[start of QUOTED PASSAGE]
Palace of Sardar or Sardar Palace (, ) is the former residence of Sardar, the ruler of the Erivan Khanate. It was located in the northeastern part of the Erivan Fortress in Yerevan, on the left bank of the Hrazdan river.

During the Russian-Qajar War of 1827, the fortress was destroyed, and the palace itself was in ruins, with the exception of the personal pavilion of the Sardar. During 1914–1918, the remains of the ruined palace were also destroyed. Later, on the site of the palace, according to the project of R. Israelian, the building of the “Ararat” winery rose.

Legends 
According to a popular legend recorded at the beginning of the 20th century, the Sardar Palace was built around 1600 by the Safavid hero Arus, his sons Zorab and Faramos, and his daughter, the evil sorceress, Luthera.

Palace’s interior 

The facade of the Mirror Hall of the palace was facing the Zange river (nowadays - Hrazdan). The walls of the hall were flush with the high steep wall above the river bank. To the left and to the right, the embankments rose from the crumbling clay walls of the Erivan fortress.

All the walls of the palace were covered with tiles with patterns and flowers. The walls between the tiles were covered with rough painting. In addition to the flowers, peacocks, lions and the sun were depicted there. The floor was glazed brick. The ceiling was covered with mirrors. There were also mirrors in the recesses along the walls and between the portraits.

According to literary data, it is known that the Sardar Palace's walls of the Mirrored Hall were richly decorated with ornamental and thematic compositions. Scene murals were placed between the cornice and the ceiling of the palace, showing the legendary exploits of Rustam. On the first, Rustam hits a young warrior with a dagger, on the second he tears his clothes, learning that he has killed his son Zohrab; on the third – he pulls the enemy off the horse; on the fourth – he wins the diva and breaks his horns. According to the description of the eyewitnesses, in the palace, there was also depicted "a comic picture of an old man being kind to a young girl who serves him a glass of wine".

In the 1850s, the Azerbaijani artist Mirza Kadym Erivani painted 4 large (1x2 m) oil portraits for the restored palace. In essence, these portraits made on canvas with oil paints were the first easel works in the Azerbaijani painting. The portraits were placed in the second niches' tier of the palace's large hall. With the complete destruction of the palace in 1914, these portraits were removed from the walls and can be currently found in the State Museum of Georgia. From the relatives' memoirs, it is known that in Mirza Kadim's room there were four more similar portraits depicting armed soldiers (it is assumed that these were the artist's versions of portraits of the sardars).

The portraits occupied a dominant place in the architectural decoration of the palace's interior. Here were portraits of Fatali Shah, his heir Abbas Mirza, Sardar Huseyn-Quli and his brother. Judging by the sketches of the Russian artists V. Moshkov and G. Gagarin, who visited this palace in the first half of the 19th century, and by to the descriptions of other travelers, these portraits were distinguished by their liveliness and great similarity, although in general, they also wore a decorative, somewhat a conditional character. There were eight large portraits in the Mirror Hall of the palace. Some of them had inscriptions in the Azerbaijani language.

The hall continued with a platform and a fountain in the middle, both marble paved. In the entire height of the site, from the side of the river, there was a huge wooden window with a frame of openwork with multi-colored glass inserted.
[end of QUOTED PASSAGE]
**EXERCISE INSTRUCTIONS**
1. Condense the paragraph of the Sardar Palace article that begins "All the walls of the palace were covered" into a short bulleted list that keeps its main facts.
2. Retype the part of the Sardar Palace article starting with "Palace of Sardar" and going on through "evil sorceress, Luthera.".
[start of EXCERPTED RECORDS]
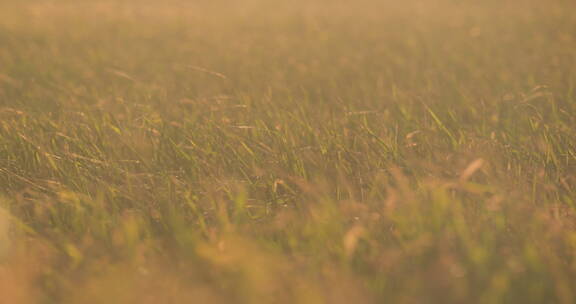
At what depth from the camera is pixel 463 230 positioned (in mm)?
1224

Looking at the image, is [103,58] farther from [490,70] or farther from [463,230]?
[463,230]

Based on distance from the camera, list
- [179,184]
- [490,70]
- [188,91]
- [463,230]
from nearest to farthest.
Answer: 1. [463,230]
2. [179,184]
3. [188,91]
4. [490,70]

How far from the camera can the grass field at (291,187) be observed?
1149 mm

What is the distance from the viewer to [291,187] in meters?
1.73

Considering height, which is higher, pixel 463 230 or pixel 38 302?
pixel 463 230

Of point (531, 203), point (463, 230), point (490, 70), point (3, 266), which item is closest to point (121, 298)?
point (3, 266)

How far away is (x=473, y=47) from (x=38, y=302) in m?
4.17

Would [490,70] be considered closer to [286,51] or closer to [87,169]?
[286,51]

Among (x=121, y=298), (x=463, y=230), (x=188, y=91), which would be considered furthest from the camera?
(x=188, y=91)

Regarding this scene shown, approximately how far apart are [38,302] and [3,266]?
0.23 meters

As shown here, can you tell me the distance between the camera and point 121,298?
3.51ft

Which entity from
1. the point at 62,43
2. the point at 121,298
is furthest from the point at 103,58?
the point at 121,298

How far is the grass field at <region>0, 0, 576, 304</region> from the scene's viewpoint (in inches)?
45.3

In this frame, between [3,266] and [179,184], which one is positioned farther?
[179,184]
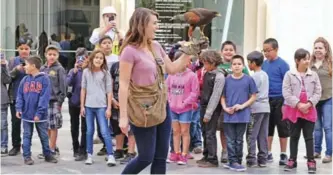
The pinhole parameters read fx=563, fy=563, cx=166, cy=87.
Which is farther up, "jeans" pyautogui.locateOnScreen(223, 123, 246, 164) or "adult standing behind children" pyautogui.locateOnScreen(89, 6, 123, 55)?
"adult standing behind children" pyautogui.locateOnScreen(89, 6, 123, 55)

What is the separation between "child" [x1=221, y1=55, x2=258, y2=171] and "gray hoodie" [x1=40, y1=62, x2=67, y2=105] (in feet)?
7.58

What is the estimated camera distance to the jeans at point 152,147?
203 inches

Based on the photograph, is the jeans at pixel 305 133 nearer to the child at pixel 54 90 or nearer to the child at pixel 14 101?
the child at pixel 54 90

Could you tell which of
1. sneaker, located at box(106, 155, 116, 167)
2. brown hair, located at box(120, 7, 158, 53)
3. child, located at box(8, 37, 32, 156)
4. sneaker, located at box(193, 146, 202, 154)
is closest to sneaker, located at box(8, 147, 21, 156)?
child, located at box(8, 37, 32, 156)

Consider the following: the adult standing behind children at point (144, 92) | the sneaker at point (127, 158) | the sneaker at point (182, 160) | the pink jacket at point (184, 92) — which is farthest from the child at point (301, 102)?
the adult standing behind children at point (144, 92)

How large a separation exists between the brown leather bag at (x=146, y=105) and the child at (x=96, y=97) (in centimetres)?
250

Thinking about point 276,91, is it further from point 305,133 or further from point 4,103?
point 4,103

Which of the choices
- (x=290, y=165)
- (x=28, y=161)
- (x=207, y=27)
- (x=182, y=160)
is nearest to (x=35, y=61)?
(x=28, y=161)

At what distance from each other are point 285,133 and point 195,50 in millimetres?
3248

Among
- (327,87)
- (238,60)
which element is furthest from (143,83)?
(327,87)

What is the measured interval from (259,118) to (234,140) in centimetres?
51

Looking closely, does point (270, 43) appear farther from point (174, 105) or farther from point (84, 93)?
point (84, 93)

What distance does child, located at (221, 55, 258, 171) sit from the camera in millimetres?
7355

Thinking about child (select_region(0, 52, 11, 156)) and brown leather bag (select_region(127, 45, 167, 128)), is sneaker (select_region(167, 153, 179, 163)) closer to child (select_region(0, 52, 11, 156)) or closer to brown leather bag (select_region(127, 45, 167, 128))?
[end of EXCERPTED RECORDS]
**THE SOLUTIONS**
1.
- Walls: covered with tiles bearing patterns and flowers, with rough painting between the tiles showing flowers, peacocks, lions and the sun
- Floor: glazed brick
- Ceiling: covered with mirrors
- More mirrors: in the recesses along the walls and between the portraits

2.
Palace of Sardar or Sardar Palace (, ) is the former residence of Sardar, the ruler of the Erivan Khanate. It was located in the northeastern part of the Erivan Fortress in Yerevan, on the left bank of the Hrazdan river.

During the Russian-Qajar War of 1827, the fortress was destroyed, and the palace itself was in ruins, with the exception of the personal pavilion of the Sardar. During 1914–1918, the remains of the ruined palace were also destroyed. Later, on the site of the palace, according to the project of R. Israelian, the building of the “Ararat” winery rose.

Legends 
According to a popular legend recorded at the beginning of the 20th century, the Sardar Palace was built around 1600 by the Safavid hero Arus, his sons Zorab and Faramos, and his daughter, the evil sorceress, Luthera.